The problem is also known as the second neighborhood conjecture or Seymour’s distance two conjecture.

==Statement==
An oriented graph is a finite directed graph obtained from a simple undirected graph by assigning an orientation to each edge. Equivalently, it is a directed graph that has no self-loops, no parallel edges, and no two-edge cycles. The first neighborhood of a vertex $v$ (also called its open neighborhood) consists of all vertices at distance one from $v$, and the second neighborhood of $v$ consists of all vertices at distance two from $v$. These two neighborhoods form disjoint sets, neither of which contains $v$ itself.

In 1990, Paul Seymour conjectured that, in every oriented graph, there always exists at least one vertex $v$ whose second neighborhood is at least as large as its first neighborhood. Equivalently, in the square of the graph, the degree of $v$ is at least doubled. The problem was first published by Nathaniel Dean and Brenda J. Latka in 1995, in a paper that studied the problem on a restricted class of oriented graphs, the tournaments (orientations of complete graphs). Dean had previously conjectured that every tournament obeys the second neighborhood conjecture, and this special case became known as Dean's conjecture.

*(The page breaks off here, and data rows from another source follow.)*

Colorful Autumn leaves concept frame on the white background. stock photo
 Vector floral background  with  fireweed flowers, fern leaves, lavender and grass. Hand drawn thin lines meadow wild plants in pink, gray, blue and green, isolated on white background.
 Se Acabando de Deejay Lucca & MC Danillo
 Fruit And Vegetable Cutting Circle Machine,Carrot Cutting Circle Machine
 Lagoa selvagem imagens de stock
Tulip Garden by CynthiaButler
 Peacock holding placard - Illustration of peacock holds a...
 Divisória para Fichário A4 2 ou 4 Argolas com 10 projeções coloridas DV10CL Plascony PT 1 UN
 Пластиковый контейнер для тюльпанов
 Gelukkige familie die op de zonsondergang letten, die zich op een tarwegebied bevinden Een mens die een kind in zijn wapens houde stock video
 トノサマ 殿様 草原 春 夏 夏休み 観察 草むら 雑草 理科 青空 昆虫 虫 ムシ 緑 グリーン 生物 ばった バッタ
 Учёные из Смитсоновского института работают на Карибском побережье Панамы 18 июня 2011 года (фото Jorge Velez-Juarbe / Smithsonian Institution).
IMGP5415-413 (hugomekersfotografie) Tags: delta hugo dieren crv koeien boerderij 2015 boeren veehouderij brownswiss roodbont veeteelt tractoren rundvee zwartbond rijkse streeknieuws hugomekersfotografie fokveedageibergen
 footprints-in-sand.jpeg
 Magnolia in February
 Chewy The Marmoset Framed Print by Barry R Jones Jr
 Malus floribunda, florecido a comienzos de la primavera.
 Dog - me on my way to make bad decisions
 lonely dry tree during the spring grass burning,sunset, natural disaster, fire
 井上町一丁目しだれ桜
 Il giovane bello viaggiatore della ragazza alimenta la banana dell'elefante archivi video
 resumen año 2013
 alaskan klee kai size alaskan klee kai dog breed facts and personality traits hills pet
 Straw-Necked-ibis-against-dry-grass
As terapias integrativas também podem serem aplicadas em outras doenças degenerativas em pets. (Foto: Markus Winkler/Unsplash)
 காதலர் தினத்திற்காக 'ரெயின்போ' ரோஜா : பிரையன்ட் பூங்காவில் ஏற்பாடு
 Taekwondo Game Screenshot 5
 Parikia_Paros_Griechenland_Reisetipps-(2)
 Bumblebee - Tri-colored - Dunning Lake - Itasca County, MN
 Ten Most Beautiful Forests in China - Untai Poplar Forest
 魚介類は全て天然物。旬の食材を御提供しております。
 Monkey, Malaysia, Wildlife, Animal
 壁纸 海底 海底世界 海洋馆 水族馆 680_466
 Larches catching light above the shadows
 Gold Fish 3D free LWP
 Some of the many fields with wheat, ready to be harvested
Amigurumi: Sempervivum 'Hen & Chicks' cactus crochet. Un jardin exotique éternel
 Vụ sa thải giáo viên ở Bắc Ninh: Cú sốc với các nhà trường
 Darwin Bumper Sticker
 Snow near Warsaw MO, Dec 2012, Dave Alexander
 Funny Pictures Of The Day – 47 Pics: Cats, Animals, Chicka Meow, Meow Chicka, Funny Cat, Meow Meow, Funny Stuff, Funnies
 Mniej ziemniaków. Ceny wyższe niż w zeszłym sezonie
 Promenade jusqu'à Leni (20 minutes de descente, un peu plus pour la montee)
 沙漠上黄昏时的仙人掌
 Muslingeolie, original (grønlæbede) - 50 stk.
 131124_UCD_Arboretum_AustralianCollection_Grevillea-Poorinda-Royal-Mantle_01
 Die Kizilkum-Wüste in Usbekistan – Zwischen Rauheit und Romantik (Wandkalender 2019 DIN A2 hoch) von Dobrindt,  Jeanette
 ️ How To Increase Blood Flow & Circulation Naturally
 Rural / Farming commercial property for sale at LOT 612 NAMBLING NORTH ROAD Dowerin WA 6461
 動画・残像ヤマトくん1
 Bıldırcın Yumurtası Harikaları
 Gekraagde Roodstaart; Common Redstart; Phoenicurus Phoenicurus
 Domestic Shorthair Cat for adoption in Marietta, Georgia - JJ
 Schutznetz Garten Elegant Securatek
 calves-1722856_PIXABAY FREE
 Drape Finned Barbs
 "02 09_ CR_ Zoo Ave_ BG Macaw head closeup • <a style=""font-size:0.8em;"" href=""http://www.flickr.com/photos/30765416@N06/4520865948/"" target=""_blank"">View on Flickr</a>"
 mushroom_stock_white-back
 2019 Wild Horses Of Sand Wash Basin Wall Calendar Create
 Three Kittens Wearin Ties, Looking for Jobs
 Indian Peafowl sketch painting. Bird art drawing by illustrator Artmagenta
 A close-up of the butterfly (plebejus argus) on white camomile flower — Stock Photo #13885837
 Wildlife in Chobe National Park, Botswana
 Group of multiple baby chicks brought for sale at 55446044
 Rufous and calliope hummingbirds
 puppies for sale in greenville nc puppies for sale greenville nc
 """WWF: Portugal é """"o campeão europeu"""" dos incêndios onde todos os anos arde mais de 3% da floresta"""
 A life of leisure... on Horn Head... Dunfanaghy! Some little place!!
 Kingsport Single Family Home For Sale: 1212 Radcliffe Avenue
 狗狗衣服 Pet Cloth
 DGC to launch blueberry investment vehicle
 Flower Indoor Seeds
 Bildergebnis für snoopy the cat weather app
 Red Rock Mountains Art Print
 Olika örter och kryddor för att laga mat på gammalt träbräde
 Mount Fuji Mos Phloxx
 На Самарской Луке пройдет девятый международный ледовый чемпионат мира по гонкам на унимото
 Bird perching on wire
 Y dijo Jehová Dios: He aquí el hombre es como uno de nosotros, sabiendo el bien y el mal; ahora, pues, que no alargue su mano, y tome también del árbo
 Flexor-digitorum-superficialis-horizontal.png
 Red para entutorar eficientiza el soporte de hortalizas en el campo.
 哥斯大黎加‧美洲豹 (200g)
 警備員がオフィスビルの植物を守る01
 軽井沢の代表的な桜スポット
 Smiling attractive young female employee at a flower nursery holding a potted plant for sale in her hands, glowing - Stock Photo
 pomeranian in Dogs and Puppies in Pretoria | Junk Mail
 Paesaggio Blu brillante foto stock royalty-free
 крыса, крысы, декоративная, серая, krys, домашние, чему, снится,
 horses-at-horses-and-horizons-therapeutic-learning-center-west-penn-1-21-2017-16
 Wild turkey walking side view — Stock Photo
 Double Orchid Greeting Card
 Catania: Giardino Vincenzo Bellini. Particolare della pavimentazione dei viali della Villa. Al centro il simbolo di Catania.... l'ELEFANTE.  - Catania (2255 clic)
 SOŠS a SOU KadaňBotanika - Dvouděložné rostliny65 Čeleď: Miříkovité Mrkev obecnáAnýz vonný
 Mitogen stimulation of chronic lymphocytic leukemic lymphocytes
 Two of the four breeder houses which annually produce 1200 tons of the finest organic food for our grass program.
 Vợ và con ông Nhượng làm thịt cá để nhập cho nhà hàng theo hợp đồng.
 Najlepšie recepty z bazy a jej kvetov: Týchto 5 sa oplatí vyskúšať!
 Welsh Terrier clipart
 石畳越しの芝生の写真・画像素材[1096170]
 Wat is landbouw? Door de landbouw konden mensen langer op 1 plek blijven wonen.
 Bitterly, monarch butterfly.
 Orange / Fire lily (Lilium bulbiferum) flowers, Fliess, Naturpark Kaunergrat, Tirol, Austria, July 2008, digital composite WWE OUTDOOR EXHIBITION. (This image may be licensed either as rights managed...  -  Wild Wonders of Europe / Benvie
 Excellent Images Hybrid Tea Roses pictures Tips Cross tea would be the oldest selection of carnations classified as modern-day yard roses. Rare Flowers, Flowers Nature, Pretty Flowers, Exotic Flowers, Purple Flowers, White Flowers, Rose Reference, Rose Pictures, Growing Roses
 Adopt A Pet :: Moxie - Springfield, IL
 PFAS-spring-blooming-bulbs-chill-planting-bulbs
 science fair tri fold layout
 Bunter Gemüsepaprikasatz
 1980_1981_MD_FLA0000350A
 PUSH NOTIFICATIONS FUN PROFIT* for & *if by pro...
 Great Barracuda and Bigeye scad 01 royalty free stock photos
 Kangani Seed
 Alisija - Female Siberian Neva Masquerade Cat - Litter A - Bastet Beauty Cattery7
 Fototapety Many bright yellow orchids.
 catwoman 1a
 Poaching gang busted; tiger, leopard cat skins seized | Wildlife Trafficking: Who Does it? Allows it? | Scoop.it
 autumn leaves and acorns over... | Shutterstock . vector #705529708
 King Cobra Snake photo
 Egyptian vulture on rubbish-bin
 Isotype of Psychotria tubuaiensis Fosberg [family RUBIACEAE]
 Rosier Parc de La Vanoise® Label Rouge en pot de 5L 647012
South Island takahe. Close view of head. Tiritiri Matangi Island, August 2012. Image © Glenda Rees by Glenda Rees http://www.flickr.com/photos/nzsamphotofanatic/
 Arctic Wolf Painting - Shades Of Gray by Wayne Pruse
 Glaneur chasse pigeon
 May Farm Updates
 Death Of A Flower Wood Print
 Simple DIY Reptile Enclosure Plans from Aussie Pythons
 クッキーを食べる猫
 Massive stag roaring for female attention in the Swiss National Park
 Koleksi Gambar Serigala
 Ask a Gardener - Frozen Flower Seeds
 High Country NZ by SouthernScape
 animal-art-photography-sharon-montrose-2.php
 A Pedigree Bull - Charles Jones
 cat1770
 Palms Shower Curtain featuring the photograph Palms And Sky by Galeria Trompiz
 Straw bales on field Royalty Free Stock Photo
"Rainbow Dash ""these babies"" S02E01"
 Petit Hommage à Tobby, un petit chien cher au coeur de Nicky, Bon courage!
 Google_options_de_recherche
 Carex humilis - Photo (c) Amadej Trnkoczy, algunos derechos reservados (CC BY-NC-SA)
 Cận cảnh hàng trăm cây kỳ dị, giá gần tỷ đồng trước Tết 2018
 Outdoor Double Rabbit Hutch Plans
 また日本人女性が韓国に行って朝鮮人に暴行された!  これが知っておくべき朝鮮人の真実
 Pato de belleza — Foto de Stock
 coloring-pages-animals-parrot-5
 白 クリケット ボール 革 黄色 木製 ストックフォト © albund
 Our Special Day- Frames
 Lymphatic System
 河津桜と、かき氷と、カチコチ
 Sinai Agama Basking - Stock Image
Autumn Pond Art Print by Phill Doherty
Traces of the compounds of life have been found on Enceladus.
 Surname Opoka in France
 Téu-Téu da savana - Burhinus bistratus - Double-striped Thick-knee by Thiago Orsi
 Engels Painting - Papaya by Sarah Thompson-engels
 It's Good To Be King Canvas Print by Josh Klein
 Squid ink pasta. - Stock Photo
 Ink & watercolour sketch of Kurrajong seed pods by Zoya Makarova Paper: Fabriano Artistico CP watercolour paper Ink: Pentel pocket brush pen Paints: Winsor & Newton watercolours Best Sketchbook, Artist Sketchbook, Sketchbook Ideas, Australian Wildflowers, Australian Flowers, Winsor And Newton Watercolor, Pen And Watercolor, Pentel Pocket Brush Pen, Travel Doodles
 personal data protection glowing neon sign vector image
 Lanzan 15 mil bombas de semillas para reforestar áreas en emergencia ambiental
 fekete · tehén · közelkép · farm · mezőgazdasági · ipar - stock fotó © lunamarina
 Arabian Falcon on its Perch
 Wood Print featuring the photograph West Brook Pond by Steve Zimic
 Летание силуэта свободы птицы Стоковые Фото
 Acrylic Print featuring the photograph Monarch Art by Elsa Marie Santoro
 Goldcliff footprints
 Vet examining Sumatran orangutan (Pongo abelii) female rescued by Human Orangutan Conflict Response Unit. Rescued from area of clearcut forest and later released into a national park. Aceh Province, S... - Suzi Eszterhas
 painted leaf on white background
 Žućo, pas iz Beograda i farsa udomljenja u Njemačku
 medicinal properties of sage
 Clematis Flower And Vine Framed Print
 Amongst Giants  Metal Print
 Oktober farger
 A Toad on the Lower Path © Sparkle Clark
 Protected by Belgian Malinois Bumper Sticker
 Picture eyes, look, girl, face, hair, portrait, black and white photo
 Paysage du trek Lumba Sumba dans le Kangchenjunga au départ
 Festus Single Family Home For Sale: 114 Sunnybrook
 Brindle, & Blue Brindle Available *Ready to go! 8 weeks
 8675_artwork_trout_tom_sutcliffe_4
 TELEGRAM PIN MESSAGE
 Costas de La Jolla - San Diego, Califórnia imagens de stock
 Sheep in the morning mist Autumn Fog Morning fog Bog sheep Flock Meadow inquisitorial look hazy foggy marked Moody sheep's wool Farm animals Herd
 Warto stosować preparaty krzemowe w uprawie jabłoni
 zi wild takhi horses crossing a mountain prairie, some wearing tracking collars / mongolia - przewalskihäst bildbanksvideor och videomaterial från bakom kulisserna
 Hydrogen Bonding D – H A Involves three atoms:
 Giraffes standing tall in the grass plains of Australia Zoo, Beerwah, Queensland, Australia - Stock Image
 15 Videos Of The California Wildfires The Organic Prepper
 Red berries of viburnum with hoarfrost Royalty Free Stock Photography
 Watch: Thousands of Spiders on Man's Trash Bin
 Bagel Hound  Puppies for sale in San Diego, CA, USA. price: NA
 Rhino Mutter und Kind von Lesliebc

Unsolved problem in mathematics: Does every oriented graph contain a Seymour vertex?

A vertex in a directed graph whose second neighborhood is at least as large as its first neighborhood is called a Seymour vertex.

In the second neighborhood conjecture, the condition that the graph have no two-edge cycles is necessary, for in graphs that have such cycles (for instance the complete oriented graph) all second neighborhoods may be empty or small.

==Partial results==
Fisher (1996) proved Dean's conjecture, the special case of the second neighborhood problem for tournaments.

For some graphs, a vertex of minimum out-degree will be a Seymour vertex. For instance, if a directed graph has a sink, a vertex of out-degree zero, then the sink is automatically a Seymour vertex, because its first and second neighborhoods both have size zero. In a graph without sinks, a vertex of out-degree one is always a Seymour vertex. In the orientations of triangle-free graphs, any vertex $v$ of minimum out-degree is again a Seymour vertex, because for any edge from $v$ to another vertex $w$, the out-neighbors of $w$ all belong to the second neighborhood of $v$.

For arbitrary graphs with higher vertex degrees, the vertices of minimum degree might not be Seymour vertices, but the existence of a low-degree vertex can still lead to the existence of a nearby Seymour vertex. Using this sort of reasoning, the second neighborhood conjecture has been proven to be true for any oriented graph that contains at least one vertex of out-degree ≤ 6.. Following this, the conjecture is true for all graphs with a number of vertices ≤ 14, as these must contain at least one vertex with out-degree ≤ 6. This can be improved to graphs with a number of vertices ≤ 15, because the only graphs with 15 vertices and none with out-degree ≤ 6 are tournament graphs.

Every oriented bipartite graph follows the conjecture, as well as all oriented graphs whose vertex set can be partitioned into an independent set and a 2-degenerate graph.

Random tournaments and some random directed graphs have many Seymour vertices with high probability.
Every oriented graph has a vertex whose second neighborhood is at least $\gamma$ times as big as the first neighborhood,
where
$\gamma=\frac{1}{6}\left(-1+\sqrt[3]{53-6\sqrt{78}}+\sqrt[3]{53+6\sqrt{78}}\right) \approx 0.657$
is the real root of the polynomial $2x^3+x^2-1$.